Wohnungen, Arbeit, medizinische Versorgung und optimalerweise auch Bildung - diese Bedürfnisse sollen die aufnehmenden Länder erfüllen. Doch die Flüchtlingszahlen sind so groß, dass auch die soziale Struktur dieser Länder gefährdet ist. Beispielsweise wuchs die Bevölkerung im Libanon durch die Flüchtlinge um fast 20 Prozent. Otto Zentel von der Hilfsorganisation CARE berichtet, dass es deshalb zu sozialen Spannungen und steigenden Mietpreisen gekommen sei.

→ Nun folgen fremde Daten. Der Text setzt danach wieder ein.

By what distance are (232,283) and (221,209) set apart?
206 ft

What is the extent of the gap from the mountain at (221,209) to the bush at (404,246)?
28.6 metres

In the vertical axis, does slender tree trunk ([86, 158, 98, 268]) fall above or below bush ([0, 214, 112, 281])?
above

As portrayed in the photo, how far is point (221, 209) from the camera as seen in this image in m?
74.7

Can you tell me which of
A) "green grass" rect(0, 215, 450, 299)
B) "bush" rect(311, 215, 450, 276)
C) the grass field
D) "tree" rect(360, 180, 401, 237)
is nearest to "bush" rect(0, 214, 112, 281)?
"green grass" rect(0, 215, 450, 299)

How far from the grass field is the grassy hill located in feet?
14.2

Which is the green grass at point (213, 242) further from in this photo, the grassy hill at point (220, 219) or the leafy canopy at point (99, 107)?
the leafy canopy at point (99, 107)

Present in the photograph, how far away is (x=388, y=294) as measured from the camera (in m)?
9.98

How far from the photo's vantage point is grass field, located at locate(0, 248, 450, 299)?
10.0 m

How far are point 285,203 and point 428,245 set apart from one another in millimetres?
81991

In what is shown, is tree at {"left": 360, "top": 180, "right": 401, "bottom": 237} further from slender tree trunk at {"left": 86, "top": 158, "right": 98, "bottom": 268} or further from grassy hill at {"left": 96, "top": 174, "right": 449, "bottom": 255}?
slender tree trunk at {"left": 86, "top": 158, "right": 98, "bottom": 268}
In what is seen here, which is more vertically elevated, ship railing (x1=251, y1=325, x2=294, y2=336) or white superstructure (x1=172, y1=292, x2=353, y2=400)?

Vor dem Problem einer Destabilisierung der Nachbarländer warnt auch die EU. Die für humanitäre Krisen zuständige EU-Kommissarin Kristalina Georgieva erklärte in Brüssel, der "Exodus aus Syrien" bedeute "auch erhebliche Opfer für die hilfsbereiten Gastländer". Auch die Hollywood-Schauspielerin und UNHCR-Botschafterin Angelina Jolie mahnte vor den Folgen der Flüchtlingswelle: "Wenn die Situation sich weiter in dieser Geschwindigkeit verschlechtert, wird die Zahl der Flüchtlinge weiter steigen und einige Nachbarländer könnten vor dem Kollaps stehen."

Nach der Flucht kommt der Frust

Die Perspektiven für die Millionen Flüchtlinge, wieder in ihre Heimat zurückzukehren, sind zwar schlecht einzuschätzen. Fakt ist aber, dass derzeit die Gewalt in Syrien eher zu- als abnimmt. Es gibt keine Anzeichen für eine baldige oder gar friedliche Lösung des Krieges zwischen dem Assad-Regime und der syrischen Opposition.

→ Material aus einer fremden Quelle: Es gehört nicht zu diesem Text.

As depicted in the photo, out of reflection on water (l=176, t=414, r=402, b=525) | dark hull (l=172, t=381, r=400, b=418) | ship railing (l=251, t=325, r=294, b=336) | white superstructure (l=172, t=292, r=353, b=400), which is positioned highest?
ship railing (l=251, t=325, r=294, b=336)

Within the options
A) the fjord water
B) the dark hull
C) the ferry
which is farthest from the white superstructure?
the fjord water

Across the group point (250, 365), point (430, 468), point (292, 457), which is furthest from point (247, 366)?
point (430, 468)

Ein Junge vor einem Zelt in einem syrischen Flüchtlingslager im Libanon (Foto: World Vision Deutschland)
Die meisten Flüchtlingslager sind überfülltBild: World Vision Deutschland.

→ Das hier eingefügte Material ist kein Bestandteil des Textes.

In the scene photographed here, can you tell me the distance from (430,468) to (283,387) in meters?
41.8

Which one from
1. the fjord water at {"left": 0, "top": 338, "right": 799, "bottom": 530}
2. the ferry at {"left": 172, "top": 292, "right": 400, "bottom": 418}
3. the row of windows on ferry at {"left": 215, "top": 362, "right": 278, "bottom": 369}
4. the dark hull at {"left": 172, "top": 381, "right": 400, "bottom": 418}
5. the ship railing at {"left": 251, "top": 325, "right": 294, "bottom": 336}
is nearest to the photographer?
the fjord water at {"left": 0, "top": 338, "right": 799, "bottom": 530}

Und das erkennen auch die Flüchtlinge: Tankred Stöbe von "Ärzte ohne Grenzen" beobachtete, dass die Menschen, die gerade über die Grenze Syriens gekommen seien, "fast immer unfähig sind, irgendeine emotionale Regung zu zeigen". Bei einem Besuch eines Lagers, in dem die Menschen seit einer oder zwei Wochen lebten, stellte er fest, "dass sie durchaus zufrieden und erleichtert" waren. "Die dritte Dimension sieht man in den Flüchtlingslagern, wo die Menschen schon Monate und Jahre sind. Da kehrt dann eine Frustration ein. Die Menschen realisieren, dass diese vorübergehende Unterkunft eine permanente wird."